The relationship between the onset of acalculous cholecystitis and radiation therapy in this patient appears clear. One possible explanation is that radiation resulted in acute inflammation, vasulitis, and necrosis of gallbladder's wall. The reduced motility of gallbladder due to adhesions from prior surgeries and generalized atherosclerosis of our patient, contributed in postradiation injury of gallbladder. It is known that specific factors increasing the risk of radiation to gastrointestinal tract include a history of prior abdomina surgeries (with resultant adhesions), diabetes, pelvic inflammatory disease, cardiovascular disease, extremely low body weight, combined chemotherapy and radiation therapy, and underlying vascular compromise of the intestine. (26) The major protective mechanism for the gastointestinal tract is its motility. (26)

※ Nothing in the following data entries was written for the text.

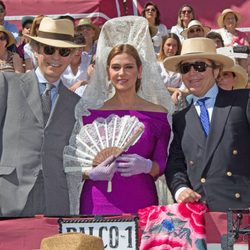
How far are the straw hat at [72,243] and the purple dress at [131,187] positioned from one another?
2.04 metres

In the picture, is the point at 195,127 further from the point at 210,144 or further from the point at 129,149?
the point at 129,149

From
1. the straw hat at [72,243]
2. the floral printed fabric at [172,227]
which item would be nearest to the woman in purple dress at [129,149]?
the floral printed fabric at [172,227]

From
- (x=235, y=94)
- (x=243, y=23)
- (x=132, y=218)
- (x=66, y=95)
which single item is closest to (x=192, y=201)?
(x=132, y=218)

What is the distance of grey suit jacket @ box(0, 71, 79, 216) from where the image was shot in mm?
6074

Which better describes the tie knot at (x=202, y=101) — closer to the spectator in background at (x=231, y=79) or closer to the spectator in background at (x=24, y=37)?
the spectator in background at (x=231, y=79)

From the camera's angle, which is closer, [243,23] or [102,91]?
[102,91]

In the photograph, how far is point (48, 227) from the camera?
5.67m

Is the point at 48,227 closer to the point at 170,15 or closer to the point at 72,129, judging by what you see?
the point at 72,129

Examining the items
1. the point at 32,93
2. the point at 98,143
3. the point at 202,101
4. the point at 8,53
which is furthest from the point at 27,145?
the point at 8,53

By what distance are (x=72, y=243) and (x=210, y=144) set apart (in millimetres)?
2005

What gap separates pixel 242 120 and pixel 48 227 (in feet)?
5.14

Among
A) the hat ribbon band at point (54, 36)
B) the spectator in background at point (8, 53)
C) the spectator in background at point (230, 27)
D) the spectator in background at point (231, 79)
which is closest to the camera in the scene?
the hat ribbon band at point (54, 36)

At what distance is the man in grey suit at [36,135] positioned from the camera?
19.9ft

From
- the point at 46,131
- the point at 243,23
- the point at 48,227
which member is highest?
the point at 243,23
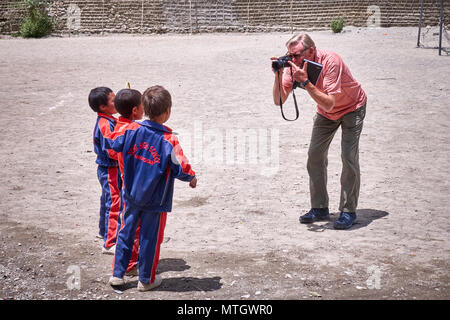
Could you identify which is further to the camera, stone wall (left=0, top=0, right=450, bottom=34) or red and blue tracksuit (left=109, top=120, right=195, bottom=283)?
stone wall (left=0, top=0, right=450, bottom=34)

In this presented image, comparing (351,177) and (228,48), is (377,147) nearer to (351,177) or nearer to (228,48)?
(351,177)

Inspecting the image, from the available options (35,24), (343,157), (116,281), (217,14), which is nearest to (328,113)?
(343,157)

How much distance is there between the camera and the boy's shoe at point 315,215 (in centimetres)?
506

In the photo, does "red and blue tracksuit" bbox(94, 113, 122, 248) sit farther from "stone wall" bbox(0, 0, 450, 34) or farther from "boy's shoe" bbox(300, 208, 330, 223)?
"stone wall" bbox(0, 0, 450, 34)

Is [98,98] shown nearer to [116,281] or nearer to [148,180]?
[148,180]

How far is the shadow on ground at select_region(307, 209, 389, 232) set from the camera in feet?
16.2

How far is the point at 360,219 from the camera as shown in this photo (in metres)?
5.11

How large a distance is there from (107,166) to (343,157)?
211cm

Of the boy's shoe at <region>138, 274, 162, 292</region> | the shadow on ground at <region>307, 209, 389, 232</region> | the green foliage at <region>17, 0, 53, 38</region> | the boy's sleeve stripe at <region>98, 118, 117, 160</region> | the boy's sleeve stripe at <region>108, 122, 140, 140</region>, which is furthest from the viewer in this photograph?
the green foliage at <region>17, 0, 53, 38</region>

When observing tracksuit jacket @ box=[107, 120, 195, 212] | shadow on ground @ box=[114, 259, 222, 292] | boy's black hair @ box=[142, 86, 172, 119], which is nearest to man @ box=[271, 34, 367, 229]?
boy's black hair @ box=[142, 86, 172, 119]

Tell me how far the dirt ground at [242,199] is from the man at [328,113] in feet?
0.82

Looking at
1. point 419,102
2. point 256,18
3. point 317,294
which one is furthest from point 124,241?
point 256,18

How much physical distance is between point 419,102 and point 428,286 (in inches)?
272

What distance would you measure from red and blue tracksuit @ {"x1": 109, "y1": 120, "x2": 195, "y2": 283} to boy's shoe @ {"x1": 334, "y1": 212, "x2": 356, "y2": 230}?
188 centimetres
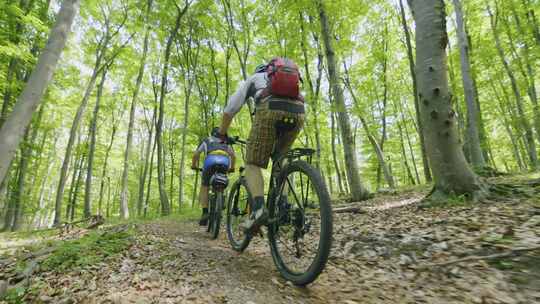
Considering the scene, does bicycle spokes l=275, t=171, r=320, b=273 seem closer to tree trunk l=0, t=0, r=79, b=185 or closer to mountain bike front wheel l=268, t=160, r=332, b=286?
mountain bike front wheel l=268, t=160, r=332, b=286

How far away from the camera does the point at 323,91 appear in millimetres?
20328

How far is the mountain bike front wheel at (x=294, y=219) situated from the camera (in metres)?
2.42

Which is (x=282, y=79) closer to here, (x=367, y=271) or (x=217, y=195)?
(x=367, y=271)

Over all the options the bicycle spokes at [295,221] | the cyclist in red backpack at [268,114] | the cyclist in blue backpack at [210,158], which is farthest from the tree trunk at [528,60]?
the bicycle spokes at [295,221]

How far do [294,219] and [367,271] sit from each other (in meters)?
0.97

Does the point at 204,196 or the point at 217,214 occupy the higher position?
the point at 204,196

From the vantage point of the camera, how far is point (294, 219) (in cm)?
258

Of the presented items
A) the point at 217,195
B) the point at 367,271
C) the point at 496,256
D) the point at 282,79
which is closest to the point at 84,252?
the point at 217,195

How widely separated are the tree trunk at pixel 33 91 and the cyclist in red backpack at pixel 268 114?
305cm

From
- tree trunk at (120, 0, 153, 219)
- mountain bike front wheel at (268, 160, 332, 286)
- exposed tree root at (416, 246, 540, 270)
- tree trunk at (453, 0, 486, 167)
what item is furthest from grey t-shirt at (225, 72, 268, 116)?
tree trunk at (120, 0, 153, 219)

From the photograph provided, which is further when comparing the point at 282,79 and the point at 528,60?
the point at 528,60

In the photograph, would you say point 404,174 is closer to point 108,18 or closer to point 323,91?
point 323,91

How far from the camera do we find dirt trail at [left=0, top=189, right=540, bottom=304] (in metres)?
2.04

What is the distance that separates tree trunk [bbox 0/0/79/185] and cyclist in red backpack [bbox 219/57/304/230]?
3.05 metres
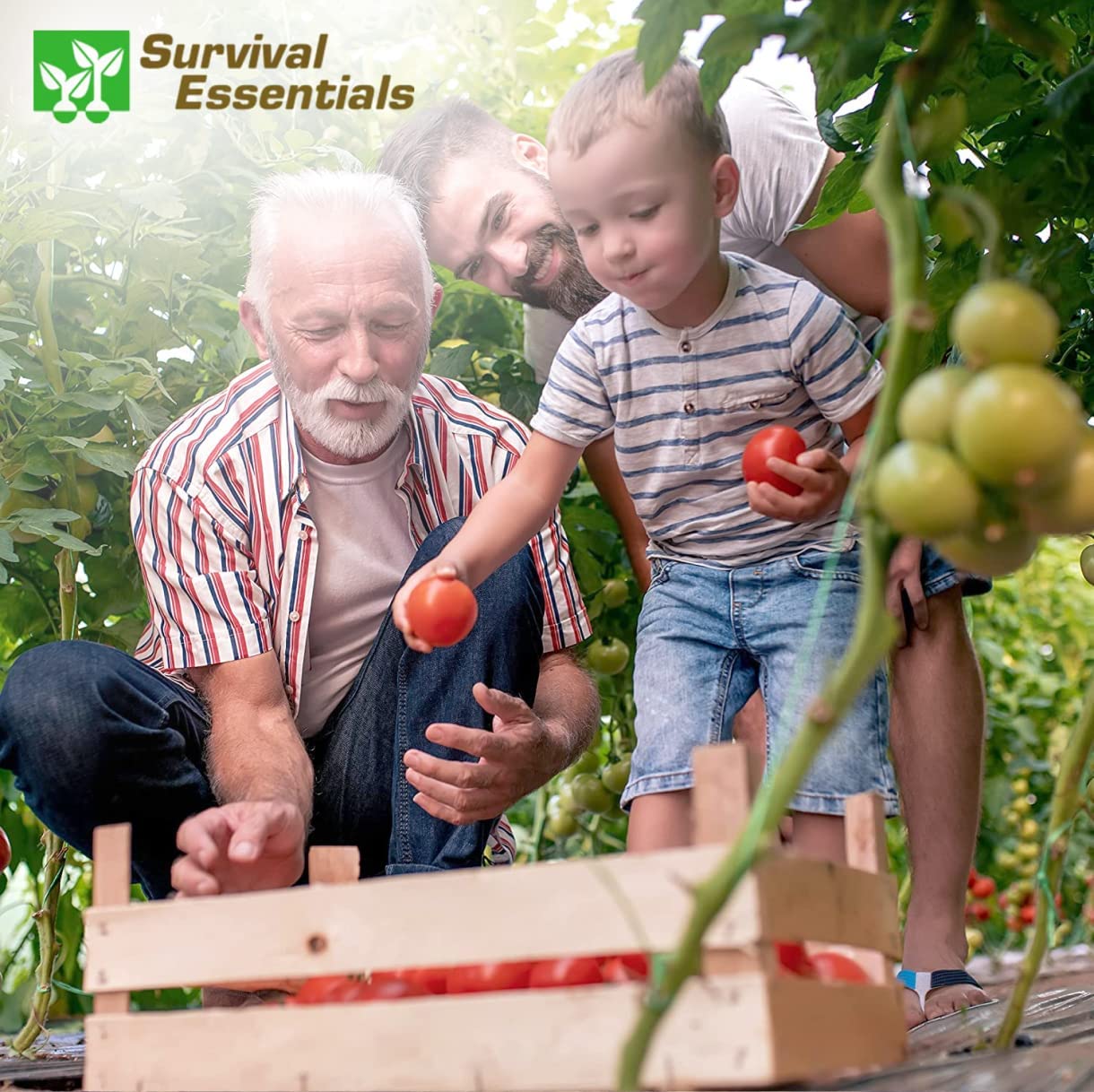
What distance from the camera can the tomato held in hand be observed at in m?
1.69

The most frequent physical and laboratory findings of AAC are fever, right upper quadrant pain, leukocytosis and hyperbilirubinemia (24). However, they are nonspecific in the setting of critical ilness and as Kalliafas et al. (2) reported, 20 per cent of their patients had normal liver function tests. The non specific clinical and laboratory findings, in our patient, resulted a delay of four days between starting of symptoms of AAC and operation. This was a critical time for our patient, who eventually developed uncontrolled sepsis and died, despite of the administration of broad spectrum antibiotics.
In conclusion, the fatal outcome of acute acalculous cholecystitis, in our patient, underscore the significance of early diagnosis and operation. A recent radiation therapy in gallbladder's area indicates a high index of suspicion for development of acute acalculous cholecystitis, and therefore to recommend surgical intervention before complication (perforation, necrosis) develop.